期刊名称:Proceedings of the National Academy of Sciences
印刷版ISSN:0027-8424
电子版ISSN:1091-6490
出版年度:2021
卷号:118
期号:51
DOI:10.1073/pnas.2113178118
语种:English
出版社:The National Academy of Sciences of the United States of America
摘要:Significance
Understanding gene regulatory networks is a topic of great interest because it can provide insights into cellular development, and identify factors that differ between normal and abnormal cells and phenotypes. Single-cell RNA sequencing provides a unique opportunity to gain understanding at the cellular level, but the technical features of the data create severe challenges when constructing gene networks. We develop a method that successfully skirts these challenges to estimate a cell-specific network for each single cell and cell type.

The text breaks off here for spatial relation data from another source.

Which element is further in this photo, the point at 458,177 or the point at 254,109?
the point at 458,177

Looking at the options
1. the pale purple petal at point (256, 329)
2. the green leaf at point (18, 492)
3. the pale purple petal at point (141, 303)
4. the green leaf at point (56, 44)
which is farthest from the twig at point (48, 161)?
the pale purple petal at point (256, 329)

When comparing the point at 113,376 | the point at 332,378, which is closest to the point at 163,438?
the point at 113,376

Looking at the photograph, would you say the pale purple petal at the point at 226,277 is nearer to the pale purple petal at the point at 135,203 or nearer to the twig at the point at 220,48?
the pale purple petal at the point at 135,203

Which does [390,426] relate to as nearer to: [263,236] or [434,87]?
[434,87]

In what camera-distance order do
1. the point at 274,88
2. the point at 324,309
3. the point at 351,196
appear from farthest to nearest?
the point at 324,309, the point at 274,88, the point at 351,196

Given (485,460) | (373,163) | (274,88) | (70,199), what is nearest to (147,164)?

Application of our algorithm to two brain cell samples furthers our understanding of autism spectrum disorder by examining the evolution of gene networks in fetal brain cells and comparing the networks of cells sampled from case and control subjects.

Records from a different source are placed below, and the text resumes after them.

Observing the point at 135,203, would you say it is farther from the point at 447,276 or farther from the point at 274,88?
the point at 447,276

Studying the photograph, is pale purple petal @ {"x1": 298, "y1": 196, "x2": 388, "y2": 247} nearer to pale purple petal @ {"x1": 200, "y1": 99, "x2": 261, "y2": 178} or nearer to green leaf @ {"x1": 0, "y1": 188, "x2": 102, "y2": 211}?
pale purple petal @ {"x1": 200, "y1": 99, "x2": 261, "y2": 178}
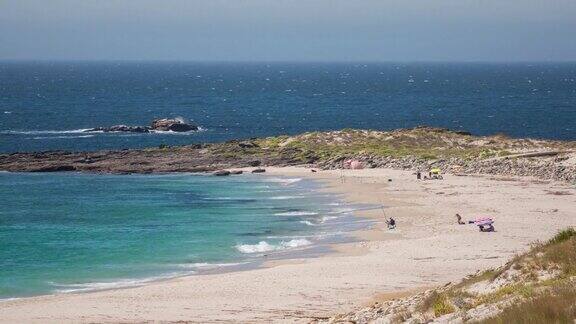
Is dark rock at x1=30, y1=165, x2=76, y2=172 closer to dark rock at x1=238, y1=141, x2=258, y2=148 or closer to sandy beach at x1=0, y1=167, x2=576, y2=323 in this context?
dark rock at x1=238, y1=141, x2=258, y2=148

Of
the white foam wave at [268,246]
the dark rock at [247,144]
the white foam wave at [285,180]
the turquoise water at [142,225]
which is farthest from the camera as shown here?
the dark rock at [247,144]

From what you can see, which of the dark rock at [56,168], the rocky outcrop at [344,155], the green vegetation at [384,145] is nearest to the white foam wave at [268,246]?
the rocky outcrop at [344,155]

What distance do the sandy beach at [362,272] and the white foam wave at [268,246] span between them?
2.18 m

Gene coexpression networks yield critical insights into biological processes, and single-cell RNA sequencing provides an opportunity to target inquiries at the cellular level. However, due to the sparsity and heterogeneity of transcript counts, it is challenging to construct accurate gene networks. We develop an approach, locCSN, that estimates cell-specific networks (CSNs) for each cell, preserving information about cellular heterogeneity that is lost with other approaches. LocCSN is based on a nonparametric investigation of the joint distribution of gene expression; hence it can readily detect nonlinear correlations, and it is more robust to distributional challenges. Although individual CSNs are estimated with considerable noise, average CSNs provide stable estimates of networks, which reveal gene communities better than traditional measures. Additionally, we propose downstream analysis methods using CSNs to utilize more fully the information contained within them. Repeated estimates of gene networks facilitate testing for differences in network structure between cell groups. Notably, with this approach, we can identify differential network genes, which typically do not differ in gene expression, but do differ in terms of the coexpression networks. These genes might help explain the etiology of disease. Finally, to further our understanding of autism spectrum disorder, we examine the evolution of gene networks in fetal brain cells and compare the CSNs of cells sampled from case and control subjects to reveal intriguing patterns in gene coexpression.